The update to `DESCRIPTION` is just to include the `RoxygenNote` field which
specifies which version of Roxygen the package is using.
If you inspect the `NAMESPACE` file you'll see that the first line is:
```
# Generated by roxygen2: do not edit by hand
```
Essentially `roxygen2` performs two key tasks based on two sets of tags:
* some tags (e.g. `@param`, `@examples` etc) are used to generate `.Rd` files in
`man/`
* other tags (e.g. `@export`) are used to generate/manage the package
`NAMESPACE`
By only using certain tags, it is possible to leverage Roxygen only for
documentation or only for namespace management, but I recommend you embrace
Roxygen fully and use it for both. This means that the above directive (not
editing the `NAMESPACE` by hand) should be adhered to. For more on namespaces,
I suggest you read the [section on
namespaces](http://r-pkgs.had.co.nz/namespace.html) in Hadley's book.
Next let's add Roxygen comments to `add()`. Open up `add.R` in the RStudio
script editor (if you don't have it open already) and place your cursor within
the body of the function.
You should now be able to insert a roxygen skeleton for the function as follows:
> Code -> Insert Roxygen Skeleton (Ctrl + Alt + Shift + R)
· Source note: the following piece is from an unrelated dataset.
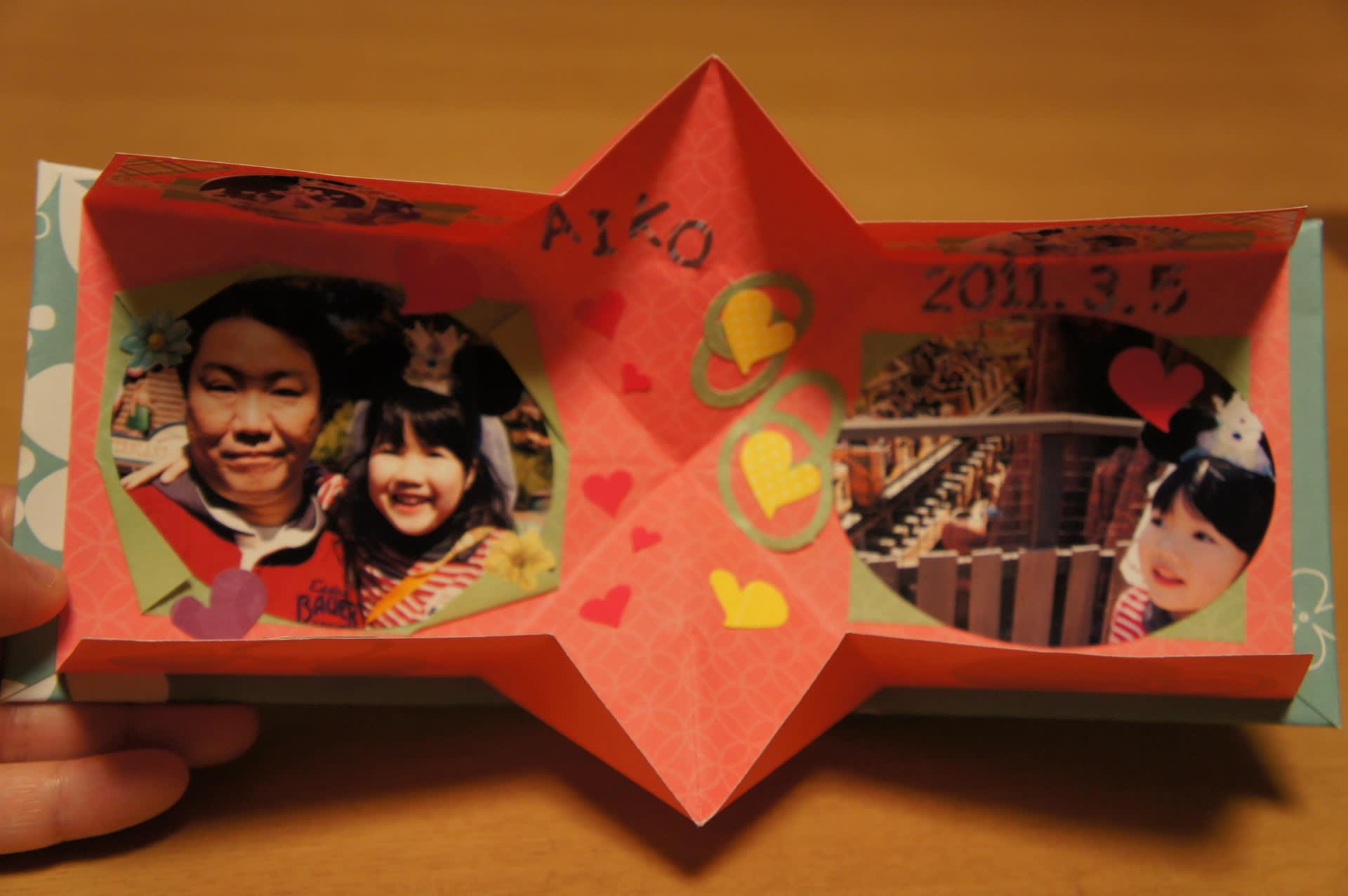 2日:敬老の日は手作りカード ... : 敬老の日 カード : カード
Then update the content as shown below:
```{r}
#' Add numbers together
#'
#' This is a description of the function. It works like [base::sum()].
#' @param x First number
#' @param y Second number
#'
#' @return Sum of the first and second number
#' @export
#'
#' @examples
#' add(1, 1)
#' add(20, 22)
add <- function(x, y) {
x + y
}
```
Once you've done this, you should then run:
```{r}
devtools::document()
```
Alternatively you can also use Ctrl/Cmd + Shift + D. This is a helper function
which calls `roxygenise()` behind the scenes. It will generate the file
`add.Rd` in `man/`, and update `NAMESPACE` to export the `add()` function.
Note that if you don't include the `@export` tag in your function
documentation, the function will remain unexported, which means that the
function will not be directly accessible when the package is loaded/attached.
It often makes sense for certain utility functions within packages to remain
unexported since though they may be used/shared by various functions within a
package, these functions themselves often are directly useable (or useful)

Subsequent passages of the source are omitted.